### Exercise description
Please copy the rows below word for word, starting at the line that has "Spatially speaking, does" and stopping after the last of the rows.

### Source material
-- START --
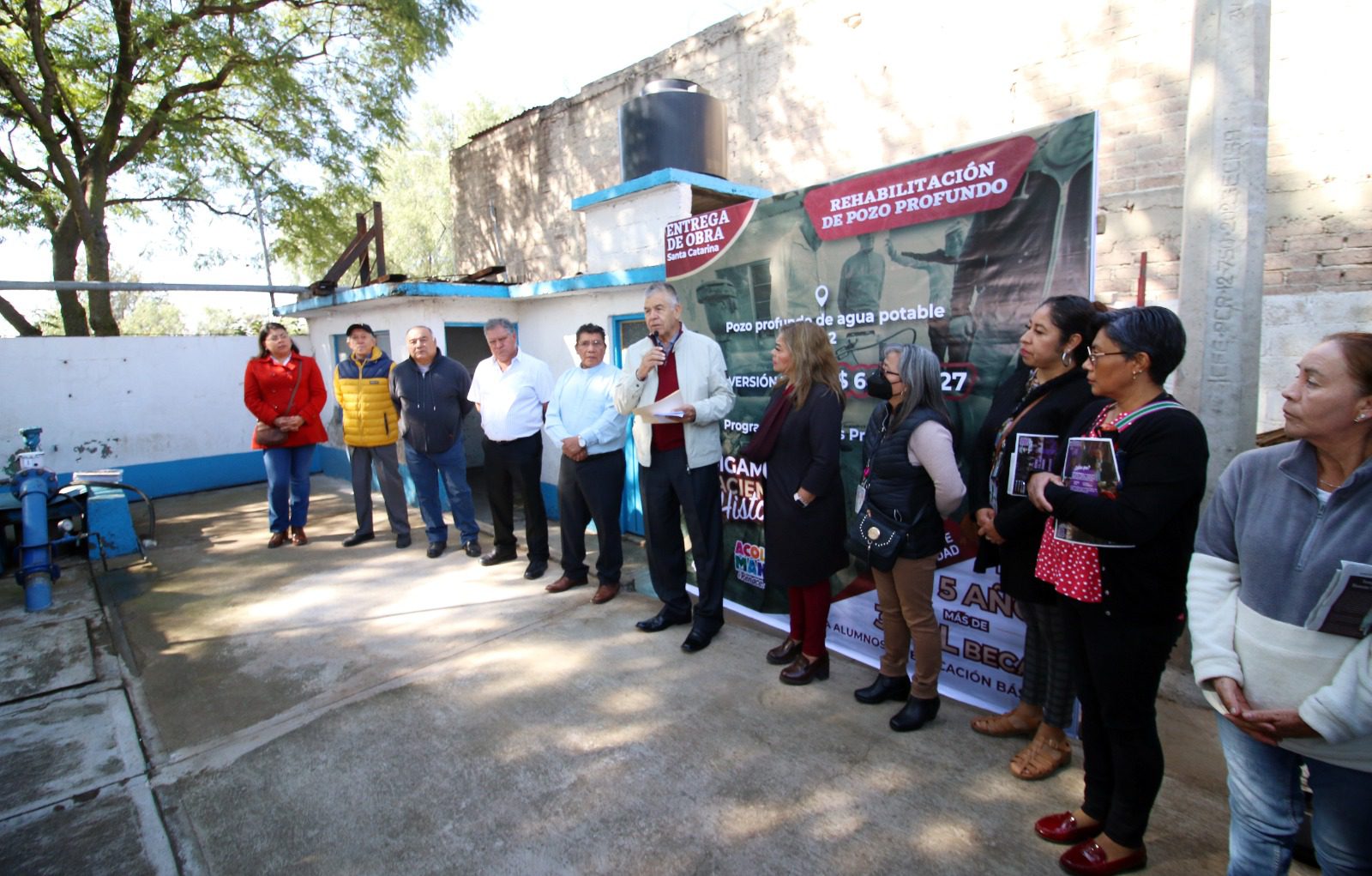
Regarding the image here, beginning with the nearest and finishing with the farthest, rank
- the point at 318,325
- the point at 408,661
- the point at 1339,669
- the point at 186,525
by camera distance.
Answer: the point at 1339,669 → the point at 408,661 → the point at 186,525 → the point at 318,325

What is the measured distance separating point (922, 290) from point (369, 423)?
4.59 meters

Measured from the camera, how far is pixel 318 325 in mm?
9406

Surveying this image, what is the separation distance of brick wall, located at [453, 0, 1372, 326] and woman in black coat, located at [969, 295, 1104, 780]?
299 cm

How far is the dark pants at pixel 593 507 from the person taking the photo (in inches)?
179

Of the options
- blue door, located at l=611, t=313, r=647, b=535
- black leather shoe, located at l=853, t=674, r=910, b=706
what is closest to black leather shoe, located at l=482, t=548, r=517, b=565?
blue door, located at l=611, t=313, r=647, b=535

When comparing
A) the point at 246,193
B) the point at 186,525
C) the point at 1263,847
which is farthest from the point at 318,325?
the point at 1263,847

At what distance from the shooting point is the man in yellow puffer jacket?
19.5 ft

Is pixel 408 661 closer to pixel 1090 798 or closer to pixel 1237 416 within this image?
pixel 1090 798

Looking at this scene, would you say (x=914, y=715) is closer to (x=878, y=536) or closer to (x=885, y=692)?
(x=885, y=692)

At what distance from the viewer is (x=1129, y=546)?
2.00 meters

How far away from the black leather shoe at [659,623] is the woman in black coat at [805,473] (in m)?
0.93

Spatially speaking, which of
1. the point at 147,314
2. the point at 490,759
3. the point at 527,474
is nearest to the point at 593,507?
the point at 527,474

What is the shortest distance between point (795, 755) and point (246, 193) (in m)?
14.0

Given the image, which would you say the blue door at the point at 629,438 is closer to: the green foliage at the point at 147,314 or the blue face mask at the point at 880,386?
the blue face mask at the point at 880,386
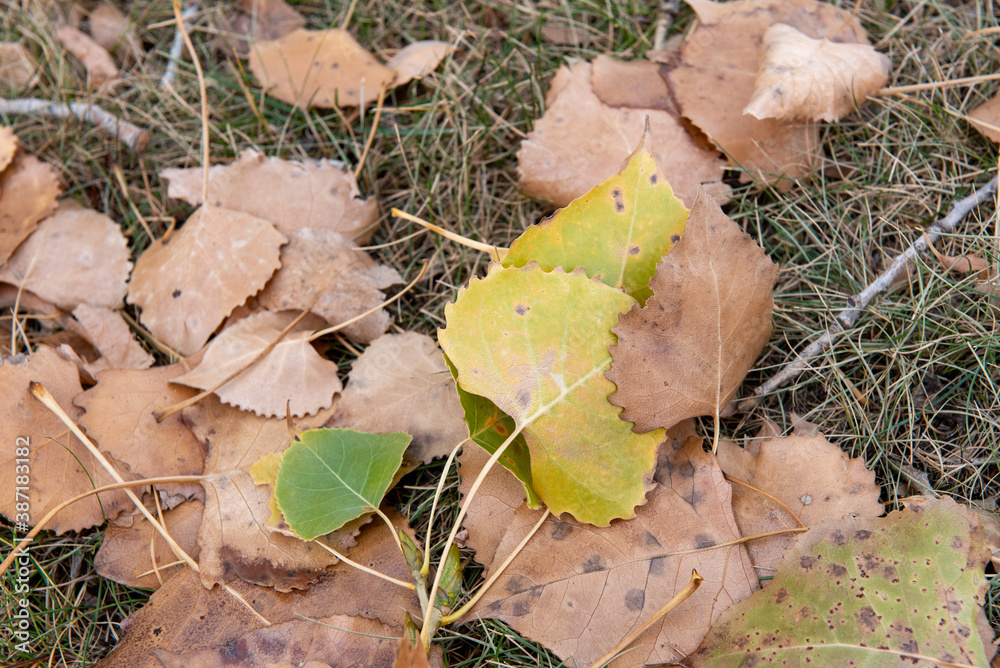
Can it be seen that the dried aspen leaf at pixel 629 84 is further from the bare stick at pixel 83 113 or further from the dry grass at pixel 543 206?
the bare stick at pixel 83 113

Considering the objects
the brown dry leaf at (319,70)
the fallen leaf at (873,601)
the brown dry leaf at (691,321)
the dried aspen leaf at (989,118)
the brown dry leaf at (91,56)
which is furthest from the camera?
the brown dry leaf at (91,56)

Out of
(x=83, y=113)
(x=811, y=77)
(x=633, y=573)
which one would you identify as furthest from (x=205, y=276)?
(x=811, y=77)

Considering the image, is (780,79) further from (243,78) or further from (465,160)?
(243,78)

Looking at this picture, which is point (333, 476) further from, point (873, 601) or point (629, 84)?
point (629, 84)

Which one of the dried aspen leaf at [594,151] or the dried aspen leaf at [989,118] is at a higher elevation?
the dried aspen leaf at [989,118]

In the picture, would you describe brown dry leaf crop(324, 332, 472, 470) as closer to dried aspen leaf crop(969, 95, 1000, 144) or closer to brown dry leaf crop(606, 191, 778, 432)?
brown dry leaf crop(606, 191, 778, 432)

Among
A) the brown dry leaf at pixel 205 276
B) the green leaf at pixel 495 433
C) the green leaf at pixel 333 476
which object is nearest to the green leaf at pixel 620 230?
the green leaf at pixel 495 433
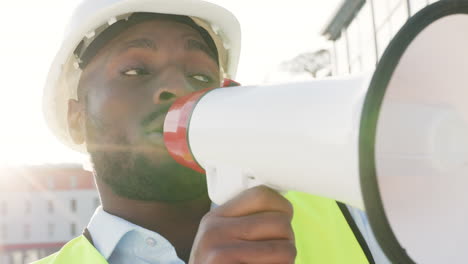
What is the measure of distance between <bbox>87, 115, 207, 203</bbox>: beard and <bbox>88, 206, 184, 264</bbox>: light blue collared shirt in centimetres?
12

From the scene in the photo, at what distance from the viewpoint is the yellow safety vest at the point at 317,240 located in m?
1.88

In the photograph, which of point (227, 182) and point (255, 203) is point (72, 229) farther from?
point (255, 203)

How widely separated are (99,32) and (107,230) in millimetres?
774

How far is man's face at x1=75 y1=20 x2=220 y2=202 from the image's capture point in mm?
1793

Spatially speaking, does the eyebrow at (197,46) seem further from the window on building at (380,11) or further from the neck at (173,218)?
the window on building at (380,11)

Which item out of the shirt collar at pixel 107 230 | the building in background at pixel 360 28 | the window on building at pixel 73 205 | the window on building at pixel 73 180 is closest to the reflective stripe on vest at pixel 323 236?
the shirt collar at pixel 107 230

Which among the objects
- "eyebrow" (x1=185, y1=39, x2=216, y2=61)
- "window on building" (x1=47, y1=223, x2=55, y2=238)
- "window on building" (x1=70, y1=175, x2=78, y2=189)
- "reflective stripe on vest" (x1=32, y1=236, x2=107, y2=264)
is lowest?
"window on building" (x1=47, y1=223, x2=55, y2=238)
-- END --
### Finished answer
Spatially speaking, does the eyebrow at (197,46) seem further from the window on building at (380,11) or further from the neck at (173,218)?
the window on building at (380,11)

Which item out of the shirt collar at pixel 107 230 | the building in background at pixel 360 28 | the window on building at pixel 73 205 | the window on building at pixel 73 180 is closest to the reflective stripe on vest at pixel 323 236?
the shirt collar at pixel 107 230

Which among the objects
- "eyebrow" (x1=185, y1=39, x2=216, y2=61)
- "window on building" (x1=47, y1=223, x2=55, y2=238)
- "window on building" (x1=70, y1=175, x2=78, y2=189)
- "reflective stripe on vest" (x1=32, y1=236, x2=107, y2=264)
is lowest?
"window on building" (x1=47, y1=223, x2=55, y2=238)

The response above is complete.